Clip 'n' Save: Snagging an Adviser

Not quite ready to choose your own junior tutorial leader or thesis advisor for next year? FM has some sound
By H. Zane B. Wruble

Not quite ready to choose your own junior tutorial leader or thesis advisor for next year? FM has some sound advice to guide you through the daunting process.

First comes your own window shopping. Ensure that your advisor is someone with whom you can tolerate spending some serious quality time. A practical consideration: while being easy on the eyes doesn’t hurt, excessive good looks may be detrimental if you are as easily distracted as FM is.
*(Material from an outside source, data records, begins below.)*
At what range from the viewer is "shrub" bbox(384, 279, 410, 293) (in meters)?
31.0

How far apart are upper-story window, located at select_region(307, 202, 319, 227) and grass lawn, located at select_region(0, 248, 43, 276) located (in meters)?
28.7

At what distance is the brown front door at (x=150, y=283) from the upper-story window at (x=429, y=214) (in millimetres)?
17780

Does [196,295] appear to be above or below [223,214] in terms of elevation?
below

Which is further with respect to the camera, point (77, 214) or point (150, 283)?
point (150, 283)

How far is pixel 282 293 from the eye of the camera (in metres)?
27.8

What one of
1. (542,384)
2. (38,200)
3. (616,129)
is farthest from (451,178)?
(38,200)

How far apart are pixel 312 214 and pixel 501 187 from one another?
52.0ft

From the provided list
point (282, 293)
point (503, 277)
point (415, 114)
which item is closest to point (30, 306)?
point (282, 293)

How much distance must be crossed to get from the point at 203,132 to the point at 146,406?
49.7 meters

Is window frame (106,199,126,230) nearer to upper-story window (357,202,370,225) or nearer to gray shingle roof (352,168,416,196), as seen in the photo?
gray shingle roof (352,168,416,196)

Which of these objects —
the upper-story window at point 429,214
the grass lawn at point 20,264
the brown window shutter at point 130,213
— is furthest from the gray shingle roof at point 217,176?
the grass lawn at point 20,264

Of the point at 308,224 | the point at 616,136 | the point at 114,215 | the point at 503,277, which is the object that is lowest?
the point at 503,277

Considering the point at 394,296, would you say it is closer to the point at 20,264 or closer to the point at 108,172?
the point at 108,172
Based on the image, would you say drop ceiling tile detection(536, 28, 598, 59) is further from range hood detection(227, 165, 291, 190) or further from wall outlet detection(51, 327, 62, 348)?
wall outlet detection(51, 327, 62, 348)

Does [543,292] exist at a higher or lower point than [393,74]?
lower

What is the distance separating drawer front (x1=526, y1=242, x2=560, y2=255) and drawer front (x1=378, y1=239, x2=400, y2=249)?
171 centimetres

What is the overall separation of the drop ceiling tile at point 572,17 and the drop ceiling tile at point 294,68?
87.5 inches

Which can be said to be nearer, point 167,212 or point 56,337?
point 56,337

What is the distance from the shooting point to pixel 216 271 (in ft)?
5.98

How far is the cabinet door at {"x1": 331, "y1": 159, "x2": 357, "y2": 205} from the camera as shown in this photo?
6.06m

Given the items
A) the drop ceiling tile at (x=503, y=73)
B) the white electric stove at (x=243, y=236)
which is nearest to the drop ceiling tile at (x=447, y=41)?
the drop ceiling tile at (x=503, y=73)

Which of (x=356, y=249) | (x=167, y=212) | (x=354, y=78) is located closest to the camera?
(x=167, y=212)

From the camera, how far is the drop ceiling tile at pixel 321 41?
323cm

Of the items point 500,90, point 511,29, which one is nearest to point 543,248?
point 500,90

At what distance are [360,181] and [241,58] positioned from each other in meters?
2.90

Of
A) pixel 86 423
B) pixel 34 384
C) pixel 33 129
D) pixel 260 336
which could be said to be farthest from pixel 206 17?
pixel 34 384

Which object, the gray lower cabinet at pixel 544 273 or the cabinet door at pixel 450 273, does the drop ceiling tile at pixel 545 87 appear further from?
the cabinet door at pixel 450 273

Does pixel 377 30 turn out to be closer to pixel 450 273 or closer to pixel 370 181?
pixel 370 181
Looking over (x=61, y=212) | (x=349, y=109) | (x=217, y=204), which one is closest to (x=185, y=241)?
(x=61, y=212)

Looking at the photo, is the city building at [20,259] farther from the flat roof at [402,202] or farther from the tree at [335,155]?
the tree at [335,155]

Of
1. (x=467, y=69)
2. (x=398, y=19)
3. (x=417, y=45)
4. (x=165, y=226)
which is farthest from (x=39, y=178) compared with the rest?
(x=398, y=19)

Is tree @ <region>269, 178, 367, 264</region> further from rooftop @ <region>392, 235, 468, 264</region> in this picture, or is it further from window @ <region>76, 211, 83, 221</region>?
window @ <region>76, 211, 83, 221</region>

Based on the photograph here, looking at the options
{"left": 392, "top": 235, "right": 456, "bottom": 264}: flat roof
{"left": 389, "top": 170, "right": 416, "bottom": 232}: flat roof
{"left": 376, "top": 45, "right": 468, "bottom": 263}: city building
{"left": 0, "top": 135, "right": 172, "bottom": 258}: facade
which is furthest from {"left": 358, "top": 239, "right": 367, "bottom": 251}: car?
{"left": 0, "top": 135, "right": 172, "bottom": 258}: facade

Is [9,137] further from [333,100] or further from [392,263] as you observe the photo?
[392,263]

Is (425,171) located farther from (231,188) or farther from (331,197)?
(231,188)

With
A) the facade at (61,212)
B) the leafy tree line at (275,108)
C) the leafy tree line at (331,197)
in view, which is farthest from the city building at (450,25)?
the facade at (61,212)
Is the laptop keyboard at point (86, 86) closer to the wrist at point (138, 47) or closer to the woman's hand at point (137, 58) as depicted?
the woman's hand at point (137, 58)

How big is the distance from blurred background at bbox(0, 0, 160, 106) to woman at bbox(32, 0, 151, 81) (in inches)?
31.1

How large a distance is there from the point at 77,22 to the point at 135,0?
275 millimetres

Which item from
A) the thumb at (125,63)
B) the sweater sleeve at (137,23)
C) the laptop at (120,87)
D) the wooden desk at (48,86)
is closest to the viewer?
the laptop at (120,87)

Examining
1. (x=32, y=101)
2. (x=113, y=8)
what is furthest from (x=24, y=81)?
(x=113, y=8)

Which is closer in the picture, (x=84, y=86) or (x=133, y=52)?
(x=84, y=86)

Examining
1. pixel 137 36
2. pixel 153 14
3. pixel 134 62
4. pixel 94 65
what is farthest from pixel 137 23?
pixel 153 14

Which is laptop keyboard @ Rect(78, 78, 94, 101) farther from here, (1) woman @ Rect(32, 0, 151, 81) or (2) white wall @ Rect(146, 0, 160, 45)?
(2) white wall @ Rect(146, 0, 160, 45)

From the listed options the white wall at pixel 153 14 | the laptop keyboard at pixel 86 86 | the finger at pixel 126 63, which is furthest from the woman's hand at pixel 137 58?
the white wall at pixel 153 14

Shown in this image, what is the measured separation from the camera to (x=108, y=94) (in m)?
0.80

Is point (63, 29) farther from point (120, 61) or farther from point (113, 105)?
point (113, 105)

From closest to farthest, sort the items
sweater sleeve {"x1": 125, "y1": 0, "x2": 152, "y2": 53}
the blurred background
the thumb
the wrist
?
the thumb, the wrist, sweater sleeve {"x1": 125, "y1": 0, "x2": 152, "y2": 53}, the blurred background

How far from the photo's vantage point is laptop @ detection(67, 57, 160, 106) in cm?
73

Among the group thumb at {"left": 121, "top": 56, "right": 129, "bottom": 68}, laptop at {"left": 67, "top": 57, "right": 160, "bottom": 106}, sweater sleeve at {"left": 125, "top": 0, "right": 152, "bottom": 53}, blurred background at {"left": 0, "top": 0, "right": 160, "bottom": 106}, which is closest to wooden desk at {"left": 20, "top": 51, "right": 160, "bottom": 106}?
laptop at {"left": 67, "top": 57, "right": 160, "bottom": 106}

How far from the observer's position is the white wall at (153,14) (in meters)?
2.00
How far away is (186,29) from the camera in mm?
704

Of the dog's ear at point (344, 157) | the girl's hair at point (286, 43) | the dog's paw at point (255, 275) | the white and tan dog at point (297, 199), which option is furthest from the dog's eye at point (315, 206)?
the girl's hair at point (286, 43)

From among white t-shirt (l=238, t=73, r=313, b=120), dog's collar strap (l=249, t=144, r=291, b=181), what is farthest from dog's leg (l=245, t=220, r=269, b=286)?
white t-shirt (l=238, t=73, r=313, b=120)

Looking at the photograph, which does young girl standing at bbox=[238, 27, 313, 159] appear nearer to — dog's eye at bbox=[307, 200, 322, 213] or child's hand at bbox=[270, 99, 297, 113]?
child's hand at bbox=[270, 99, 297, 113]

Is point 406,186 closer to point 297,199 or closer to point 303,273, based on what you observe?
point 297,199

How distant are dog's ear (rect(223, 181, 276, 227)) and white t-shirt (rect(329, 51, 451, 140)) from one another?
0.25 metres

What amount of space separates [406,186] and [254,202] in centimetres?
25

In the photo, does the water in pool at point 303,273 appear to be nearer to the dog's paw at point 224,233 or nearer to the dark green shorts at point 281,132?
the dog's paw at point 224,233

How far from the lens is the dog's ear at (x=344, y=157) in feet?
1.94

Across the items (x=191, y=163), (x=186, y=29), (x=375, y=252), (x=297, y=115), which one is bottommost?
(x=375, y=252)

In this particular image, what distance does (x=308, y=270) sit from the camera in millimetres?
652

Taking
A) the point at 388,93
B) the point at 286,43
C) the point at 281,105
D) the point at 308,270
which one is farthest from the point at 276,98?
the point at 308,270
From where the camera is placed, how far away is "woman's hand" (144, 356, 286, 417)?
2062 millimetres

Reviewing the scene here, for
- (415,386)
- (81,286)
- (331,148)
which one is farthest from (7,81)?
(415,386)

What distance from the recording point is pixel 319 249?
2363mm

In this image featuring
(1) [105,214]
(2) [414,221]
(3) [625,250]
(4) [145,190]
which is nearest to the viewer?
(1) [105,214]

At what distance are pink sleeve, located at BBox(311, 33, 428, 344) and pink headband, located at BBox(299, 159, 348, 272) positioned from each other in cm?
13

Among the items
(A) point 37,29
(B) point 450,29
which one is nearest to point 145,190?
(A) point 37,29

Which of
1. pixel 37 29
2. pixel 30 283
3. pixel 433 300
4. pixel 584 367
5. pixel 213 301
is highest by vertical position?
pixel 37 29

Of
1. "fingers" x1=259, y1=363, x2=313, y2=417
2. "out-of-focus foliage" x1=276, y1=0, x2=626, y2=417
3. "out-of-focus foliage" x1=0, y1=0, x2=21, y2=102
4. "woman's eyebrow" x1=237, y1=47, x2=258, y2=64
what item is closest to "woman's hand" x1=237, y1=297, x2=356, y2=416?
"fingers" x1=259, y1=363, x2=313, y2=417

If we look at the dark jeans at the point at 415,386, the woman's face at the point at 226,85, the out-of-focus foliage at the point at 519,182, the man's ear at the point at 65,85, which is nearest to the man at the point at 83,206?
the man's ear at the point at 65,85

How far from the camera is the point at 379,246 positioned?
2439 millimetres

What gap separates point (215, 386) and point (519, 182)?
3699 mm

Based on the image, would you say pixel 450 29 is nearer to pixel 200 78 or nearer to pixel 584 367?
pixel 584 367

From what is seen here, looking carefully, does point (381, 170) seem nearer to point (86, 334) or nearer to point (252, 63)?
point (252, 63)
Once you have nailed your target, here is how to snag him or her as your very own:

1. Not all department members are required to accept the responsibility for an overambitious and overextended Harvard undergrad. Hey section guy, it’s time to suck up your overconfidence and pride and remember that the professors may actually know more than you do. On the other hand, if you do have some semblance of a social life, here are things to avoid: drunk dialing potential candidates, letting your friends drunk dial them, or arriving red-eyed to a meeting with them after many drunk dials.

2. Outshine the competition. Be aware of their current research, remember the names and ages of their children, and always, always agree with their opinions. Stalking is a form of flattery. Another good method: allow your target to become inebriated at a concentration party (hey, it’s been known to happen)—while, of course, declining to partake yourself—and then make your move. Odds are they will be in a better mood and agree to be your personal babysitter for the next year.

3. Should you fail at achieving your goal (or simply be too lazy to find your own advisor), some departments will be nice enough to play matchmaker rather than screw you over. Or at least that’s what FM would like to think they are doing.